**EXCERPTED TEXT**.
>> BEGIN
Long-term potentiostatic polarization curves of up to 120 days duration were developed for the following materials in seawater: 90:30 copper:nickel (C70600), Monel 400 (N04400), Inconel 625 (N06625), Navy M-bronze (C92200), nickel-aluminum bronze (C95800), HY-80 steel, titanium 50 (R50400), 70:30 copper:nickel (C71500) and anode grade zinc (MIL-STD 18001). In addition, shcrt-term potentiodynamic polarization curves were developed at four scan rates and two pre-exposure levels for all materials. The scan rates used ranged from 0.5 to 100 V/h, and preexposure times were 1 h and 120 days. Long-term potentiostatic and potentiodynamic data were used to predict the behavior of actual two and three metal couples. The predictions had a level of accuracy equal, or superior to, the conventional galvanic corrosion prediction techniques using galvanic corrosion rate tables or corrosion potential differences.
>> END
**GIVEN PROBLEM**.
What two pre-exposure times does the seawater corrosion text give?

**INFORMATION GIVEN**.
>> BEGIN
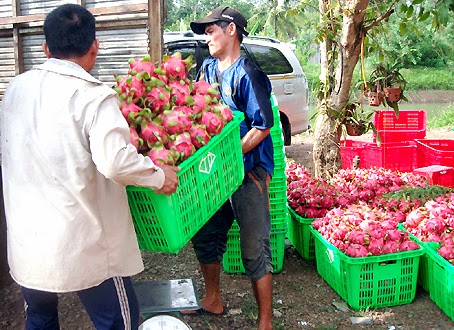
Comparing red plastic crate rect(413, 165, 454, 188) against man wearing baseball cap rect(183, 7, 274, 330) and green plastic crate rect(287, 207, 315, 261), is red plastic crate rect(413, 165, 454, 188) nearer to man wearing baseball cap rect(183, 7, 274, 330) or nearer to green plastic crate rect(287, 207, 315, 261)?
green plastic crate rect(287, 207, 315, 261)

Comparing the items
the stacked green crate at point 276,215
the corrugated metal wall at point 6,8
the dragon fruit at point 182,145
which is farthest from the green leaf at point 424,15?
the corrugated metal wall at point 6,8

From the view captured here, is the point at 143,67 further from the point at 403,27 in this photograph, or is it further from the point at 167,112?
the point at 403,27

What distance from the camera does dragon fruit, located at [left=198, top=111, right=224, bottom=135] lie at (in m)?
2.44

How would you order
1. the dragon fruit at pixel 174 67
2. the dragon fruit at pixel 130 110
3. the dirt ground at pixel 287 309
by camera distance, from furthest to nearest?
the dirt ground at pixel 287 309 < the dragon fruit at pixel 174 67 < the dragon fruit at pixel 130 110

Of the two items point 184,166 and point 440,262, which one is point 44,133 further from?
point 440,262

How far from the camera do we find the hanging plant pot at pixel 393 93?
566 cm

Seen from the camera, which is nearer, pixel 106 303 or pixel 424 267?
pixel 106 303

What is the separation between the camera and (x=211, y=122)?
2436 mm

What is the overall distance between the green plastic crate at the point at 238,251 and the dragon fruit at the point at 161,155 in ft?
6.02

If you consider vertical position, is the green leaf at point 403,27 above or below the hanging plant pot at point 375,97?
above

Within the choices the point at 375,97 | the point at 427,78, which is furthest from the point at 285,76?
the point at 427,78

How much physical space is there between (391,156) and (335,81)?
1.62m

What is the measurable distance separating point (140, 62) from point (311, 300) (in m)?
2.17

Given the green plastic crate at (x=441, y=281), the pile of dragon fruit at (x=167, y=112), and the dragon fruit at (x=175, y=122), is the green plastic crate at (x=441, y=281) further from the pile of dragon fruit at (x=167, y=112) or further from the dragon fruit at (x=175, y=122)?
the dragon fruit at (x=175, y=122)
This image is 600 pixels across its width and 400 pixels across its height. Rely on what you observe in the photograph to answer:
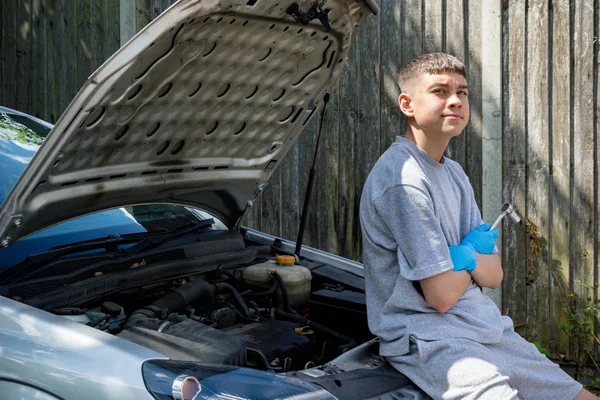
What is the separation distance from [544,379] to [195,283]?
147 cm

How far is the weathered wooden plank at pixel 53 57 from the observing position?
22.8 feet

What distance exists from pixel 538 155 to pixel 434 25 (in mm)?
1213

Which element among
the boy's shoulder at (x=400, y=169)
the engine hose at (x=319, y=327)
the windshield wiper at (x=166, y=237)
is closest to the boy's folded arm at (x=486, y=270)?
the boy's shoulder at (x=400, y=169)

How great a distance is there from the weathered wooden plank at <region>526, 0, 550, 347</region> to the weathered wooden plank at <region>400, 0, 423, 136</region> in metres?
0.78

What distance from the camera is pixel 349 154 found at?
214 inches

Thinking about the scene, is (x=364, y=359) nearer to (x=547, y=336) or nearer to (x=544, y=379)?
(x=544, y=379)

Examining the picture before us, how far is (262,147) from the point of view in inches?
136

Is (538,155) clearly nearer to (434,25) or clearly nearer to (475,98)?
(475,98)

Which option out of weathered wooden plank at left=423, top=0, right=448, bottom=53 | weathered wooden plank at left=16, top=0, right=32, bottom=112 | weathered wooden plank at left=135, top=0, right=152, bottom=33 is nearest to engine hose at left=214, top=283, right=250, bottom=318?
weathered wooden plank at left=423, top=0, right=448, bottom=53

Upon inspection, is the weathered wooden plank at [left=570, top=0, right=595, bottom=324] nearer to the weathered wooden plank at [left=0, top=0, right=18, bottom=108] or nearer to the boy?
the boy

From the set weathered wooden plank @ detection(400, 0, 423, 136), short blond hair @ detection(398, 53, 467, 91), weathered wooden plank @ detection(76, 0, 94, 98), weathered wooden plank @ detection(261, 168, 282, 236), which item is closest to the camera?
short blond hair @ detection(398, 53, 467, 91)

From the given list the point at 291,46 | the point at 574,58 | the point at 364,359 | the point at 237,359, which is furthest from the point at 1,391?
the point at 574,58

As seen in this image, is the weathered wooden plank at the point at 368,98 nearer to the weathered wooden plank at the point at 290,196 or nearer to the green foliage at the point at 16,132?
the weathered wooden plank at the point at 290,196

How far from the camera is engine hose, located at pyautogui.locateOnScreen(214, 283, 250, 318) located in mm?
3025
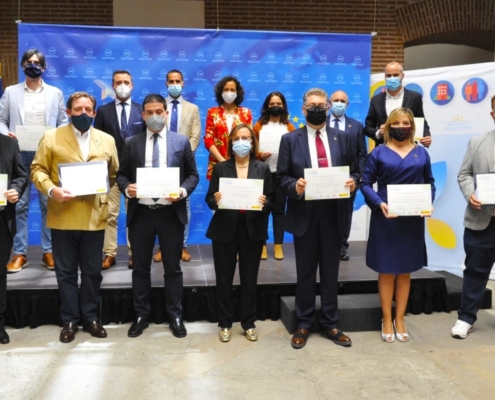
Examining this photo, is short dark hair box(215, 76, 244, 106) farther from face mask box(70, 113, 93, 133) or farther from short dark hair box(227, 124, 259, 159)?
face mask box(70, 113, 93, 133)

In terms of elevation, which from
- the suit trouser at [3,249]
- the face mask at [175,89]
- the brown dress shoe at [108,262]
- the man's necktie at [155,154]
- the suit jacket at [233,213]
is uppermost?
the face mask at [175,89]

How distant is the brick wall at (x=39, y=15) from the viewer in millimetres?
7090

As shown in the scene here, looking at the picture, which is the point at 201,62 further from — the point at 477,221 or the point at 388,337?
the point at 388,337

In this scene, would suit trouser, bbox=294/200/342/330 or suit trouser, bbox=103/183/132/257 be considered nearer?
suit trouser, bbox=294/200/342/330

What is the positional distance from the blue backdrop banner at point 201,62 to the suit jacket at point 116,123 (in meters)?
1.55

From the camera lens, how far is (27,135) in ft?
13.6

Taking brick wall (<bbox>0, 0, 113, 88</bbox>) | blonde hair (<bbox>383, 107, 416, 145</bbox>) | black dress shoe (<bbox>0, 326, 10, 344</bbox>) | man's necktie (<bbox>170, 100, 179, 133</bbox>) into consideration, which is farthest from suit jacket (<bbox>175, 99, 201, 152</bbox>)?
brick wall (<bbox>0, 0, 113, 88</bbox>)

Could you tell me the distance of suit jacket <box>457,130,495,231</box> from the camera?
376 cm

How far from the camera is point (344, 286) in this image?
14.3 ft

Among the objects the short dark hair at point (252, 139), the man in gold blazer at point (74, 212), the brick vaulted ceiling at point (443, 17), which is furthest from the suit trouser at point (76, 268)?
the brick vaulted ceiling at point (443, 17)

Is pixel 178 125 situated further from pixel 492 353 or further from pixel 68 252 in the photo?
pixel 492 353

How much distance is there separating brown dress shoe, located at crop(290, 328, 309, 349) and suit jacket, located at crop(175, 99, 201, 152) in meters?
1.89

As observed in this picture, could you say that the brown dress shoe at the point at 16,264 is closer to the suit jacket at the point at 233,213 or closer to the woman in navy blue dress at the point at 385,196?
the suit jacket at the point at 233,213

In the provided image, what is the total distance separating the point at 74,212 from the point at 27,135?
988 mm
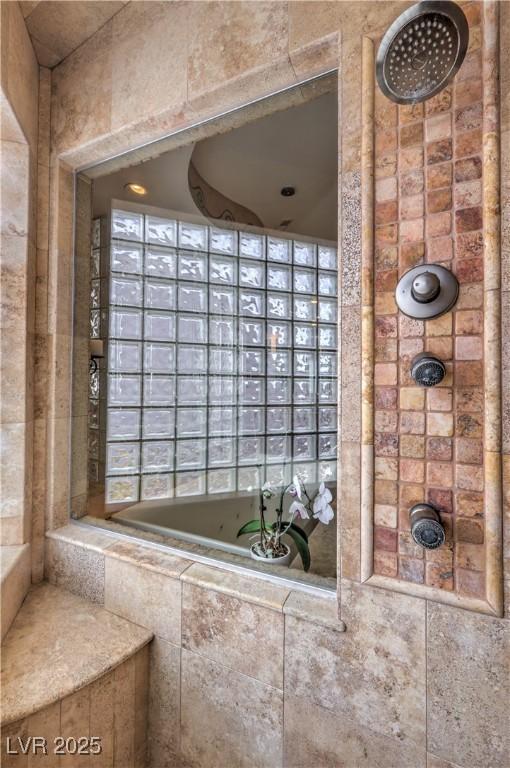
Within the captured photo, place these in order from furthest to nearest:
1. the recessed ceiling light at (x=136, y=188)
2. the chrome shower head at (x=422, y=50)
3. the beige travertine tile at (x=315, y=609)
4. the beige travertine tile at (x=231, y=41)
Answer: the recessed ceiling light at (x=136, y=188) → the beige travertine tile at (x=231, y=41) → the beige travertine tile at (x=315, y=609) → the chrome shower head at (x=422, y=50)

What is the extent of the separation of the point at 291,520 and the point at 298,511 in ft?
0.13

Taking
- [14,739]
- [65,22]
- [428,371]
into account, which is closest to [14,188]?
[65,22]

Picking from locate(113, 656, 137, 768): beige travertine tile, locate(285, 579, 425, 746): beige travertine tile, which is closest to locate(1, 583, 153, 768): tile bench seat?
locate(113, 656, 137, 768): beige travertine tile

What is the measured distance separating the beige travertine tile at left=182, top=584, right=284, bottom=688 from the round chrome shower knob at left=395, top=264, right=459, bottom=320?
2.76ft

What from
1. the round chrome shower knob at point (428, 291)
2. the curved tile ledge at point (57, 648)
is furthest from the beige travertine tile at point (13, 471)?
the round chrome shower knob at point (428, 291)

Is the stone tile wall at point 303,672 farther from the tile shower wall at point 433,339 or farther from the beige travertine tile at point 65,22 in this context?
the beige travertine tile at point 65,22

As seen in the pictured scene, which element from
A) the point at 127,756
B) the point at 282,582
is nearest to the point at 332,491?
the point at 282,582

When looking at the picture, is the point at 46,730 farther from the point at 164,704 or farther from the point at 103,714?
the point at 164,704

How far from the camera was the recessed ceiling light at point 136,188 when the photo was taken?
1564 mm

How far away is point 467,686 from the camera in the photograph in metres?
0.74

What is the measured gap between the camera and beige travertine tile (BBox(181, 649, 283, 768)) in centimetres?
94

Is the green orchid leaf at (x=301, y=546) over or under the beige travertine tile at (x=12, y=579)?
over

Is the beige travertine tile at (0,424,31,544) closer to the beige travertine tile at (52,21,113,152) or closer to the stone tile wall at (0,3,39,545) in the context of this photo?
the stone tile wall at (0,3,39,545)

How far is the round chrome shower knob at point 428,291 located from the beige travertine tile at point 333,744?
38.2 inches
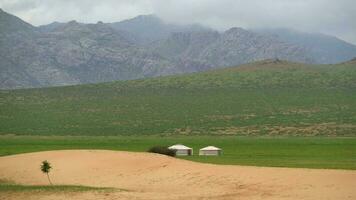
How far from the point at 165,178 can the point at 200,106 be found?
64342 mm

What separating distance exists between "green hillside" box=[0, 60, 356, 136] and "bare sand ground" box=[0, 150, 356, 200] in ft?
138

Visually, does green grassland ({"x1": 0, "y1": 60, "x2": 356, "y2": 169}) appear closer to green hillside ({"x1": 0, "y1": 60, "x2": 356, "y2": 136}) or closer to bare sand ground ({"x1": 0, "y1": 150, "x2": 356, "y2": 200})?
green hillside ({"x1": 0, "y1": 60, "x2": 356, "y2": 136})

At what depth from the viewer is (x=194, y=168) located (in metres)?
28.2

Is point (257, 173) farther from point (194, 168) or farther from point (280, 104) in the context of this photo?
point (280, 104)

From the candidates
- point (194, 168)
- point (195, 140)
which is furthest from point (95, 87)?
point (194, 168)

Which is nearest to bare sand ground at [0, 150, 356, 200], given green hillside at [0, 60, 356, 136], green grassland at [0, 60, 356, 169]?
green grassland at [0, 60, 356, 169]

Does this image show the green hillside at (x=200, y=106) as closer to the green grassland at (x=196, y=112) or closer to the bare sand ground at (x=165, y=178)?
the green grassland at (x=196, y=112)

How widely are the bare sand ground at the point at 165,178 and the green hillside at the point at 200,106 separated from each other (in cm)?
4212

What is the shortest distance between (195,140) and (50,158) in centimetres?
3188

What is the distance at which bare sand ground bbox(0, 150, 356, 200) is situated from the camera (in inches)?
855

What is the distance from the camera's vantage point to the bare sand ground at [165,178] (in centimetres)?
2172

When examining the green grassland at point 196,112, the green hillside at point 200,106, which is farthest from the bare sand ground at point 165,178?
>> END
**EXERCISE ANSWER**.
1 hour and 120 days.